For some reason, the silly idea of universal personal authentication for Internet users seems to have an undue appeal on tech executives. Here's Barbara Kiviat reporting on Microsoft's Craig Mundie:
What Mundie is proposing is to impose authentication. He draws an analogy to automobile use. If you want to drive a car, you have to have a license (not to mention an inspection, insurance, etc). If you do something bad with that car, like break a law, there is the chance that you will lose your license and be prevented from driving in the future. In other words, there is a legal and social process for imposing discipline. Mundie imagines three tiers of Internet ID: one for people, one for machines and one for programs (which often act as proxies for the other two).


Mundie pointed out that in the physical world we are implicitly comfortable with the notion that there are certain places we're not allowed to go without identifying ourselves. Are you allowed to walk down the street with no one knowing who you are? Absolutely. Are you allowed to walk into a bank vault and still not give your name? Hardly.

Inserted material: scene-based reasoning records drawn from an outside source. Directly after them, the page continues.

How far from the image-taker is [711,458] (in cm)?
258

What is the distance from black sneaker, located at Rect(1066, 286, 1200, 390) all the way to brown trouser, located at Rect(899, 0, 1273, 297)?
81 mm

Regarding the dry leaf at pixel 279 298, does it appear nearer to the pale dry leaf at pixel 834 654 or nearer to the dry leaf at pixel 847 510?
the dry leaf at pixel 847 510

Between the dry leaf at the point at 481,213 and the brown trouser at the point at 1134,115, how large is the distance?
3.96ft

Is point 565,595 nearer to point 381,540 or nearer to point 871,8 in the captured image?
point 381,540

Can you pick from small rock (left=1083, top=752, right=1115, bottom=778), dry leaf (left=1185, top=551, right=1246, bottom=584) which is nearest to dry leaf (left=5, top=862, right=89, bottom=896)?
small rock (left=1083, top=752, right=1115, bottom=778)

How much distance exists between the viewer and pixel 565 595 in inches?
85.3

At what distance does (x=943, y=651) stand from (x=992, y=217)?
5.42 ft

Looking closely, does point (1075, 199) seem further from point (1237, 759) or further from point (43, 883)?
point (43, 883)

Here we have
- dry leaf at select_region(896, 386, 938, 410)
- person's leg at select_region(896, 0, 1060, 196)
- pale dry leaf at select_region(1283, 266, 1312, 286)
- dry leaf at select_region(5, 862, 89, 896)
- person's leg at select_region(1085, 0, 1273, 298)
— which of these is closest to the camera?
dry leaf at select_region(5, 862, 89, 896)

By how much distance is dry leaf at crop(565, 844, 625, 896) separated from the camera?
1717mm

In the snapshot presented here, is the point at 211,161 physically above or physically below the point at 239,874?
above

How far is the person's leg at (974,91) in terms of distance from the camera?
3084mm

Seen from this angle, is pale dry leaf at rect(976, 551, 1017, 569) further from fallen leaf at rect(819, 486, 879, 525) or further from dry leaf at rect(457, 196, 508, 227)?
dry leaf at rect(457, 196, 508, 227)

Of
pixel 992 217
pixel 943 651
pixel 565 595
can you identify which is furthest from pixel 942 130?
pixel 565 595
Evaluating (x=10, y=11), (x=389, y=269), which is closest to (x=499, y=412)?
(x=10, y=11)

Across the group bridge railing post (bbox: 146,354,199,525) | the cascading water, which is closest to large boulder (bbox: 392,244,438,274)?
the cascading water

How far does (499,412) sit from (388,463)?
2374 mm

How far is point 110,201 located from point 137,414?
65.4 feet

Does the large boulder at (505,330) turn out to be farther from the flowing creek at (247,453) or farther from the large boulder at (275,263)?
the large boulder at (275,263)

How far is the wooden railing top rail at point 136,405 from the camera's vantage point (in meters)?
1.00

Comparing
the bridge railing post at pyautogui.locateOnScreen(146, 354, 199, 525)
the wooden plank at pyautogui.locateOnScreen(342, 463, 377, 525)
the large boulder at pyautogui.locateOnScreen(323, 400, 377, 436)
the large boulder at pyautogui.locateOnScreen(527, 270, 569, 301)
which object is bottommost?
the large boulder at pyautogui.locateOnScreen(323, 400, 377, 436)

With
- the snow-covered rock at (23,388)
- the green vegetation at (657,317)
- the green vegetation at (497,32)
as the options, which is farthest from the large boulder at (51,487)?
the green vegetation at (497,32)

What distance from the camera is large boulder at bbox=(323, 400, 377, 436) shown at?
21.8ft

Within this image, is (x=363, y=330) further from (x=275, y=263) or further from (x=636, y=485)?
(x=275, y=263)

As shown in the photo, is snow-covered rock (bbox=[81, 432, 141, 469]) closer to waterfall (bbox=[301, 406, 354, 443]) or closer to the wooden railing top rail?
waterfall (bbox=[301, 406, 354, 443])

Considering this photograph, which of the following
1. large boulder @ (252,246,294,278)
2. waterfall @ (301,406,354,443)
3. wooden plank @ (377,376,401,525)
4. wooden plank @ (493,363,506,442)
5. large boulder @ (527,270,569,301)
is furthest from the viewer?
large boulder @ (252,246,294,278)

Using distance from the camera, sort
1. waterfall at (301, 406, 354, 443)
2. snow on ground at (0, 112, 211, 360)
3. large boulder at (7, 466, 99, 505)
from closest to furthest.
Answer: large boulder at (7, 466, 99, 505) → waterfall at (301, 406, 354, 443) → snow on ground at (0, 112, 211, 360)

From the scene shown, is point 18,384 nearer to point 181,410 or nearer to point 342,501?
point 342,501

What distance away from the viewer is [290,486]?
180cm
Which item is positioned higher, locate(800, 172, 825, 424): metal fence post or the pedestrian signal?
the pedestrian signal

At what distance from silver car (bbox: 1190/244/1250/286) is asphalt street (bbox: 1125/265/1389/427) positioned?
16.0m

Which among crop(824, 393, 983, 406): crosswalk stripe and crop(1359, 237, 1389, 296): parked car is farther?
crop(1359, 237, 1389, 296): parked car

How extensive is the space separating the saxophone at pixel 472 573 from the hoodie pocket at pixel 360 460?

This is one of those ideas that comes up so often and initially seems like a natural analogy, but on closer inspection just starts to look confused.

First, a drivers license isn't principally a form of general purpose authentication but rather a permit from the state to drive. It has a biometric component in order to permit the police to determine that you're the actual holder of the permit and not someone who just has their license. Of course, because the license is so ubiquitous, it's widely used as a form of general ID, but if you do something to lose your license, the state will still issue you an identification card; indeed you can generally get an id card even if you're ineligible to drive. (Here's what California has to say). So, on the one hand Mundie says you don't have a right to complete anonymity (which I at least sort of agree with) and that his proposed Internet driver's license would serve as a form of ID and on the other hand, he suggests that you could lose your right to use the Internet for some unspecified set of misbehaviors. So, which is it, a permit or a form of ID?

Second, if it's a permit, under what conditions might it be revoked? Having your machine compromised? Failure to keep your software updated? If it's just for bad system hygiene then you're going to see a huge number of revocations. If it's for actual malfeasance then aren't you just going to revoke the licenses of people who would be in serious legal jeopardy in any case? Internet security problems come from two kinds of users: those who are genuinely malicious and those who are just careless. The problem with the first is finding them, not punishing them once you've done so. As for the second, revoking their right to use the Internet seems rather excessive.

On the other hand, if the idea is to just have a form of ID, then I don't really see why we need something government sponsored. Can't sites decide for themselves whether to to try to authenticate you?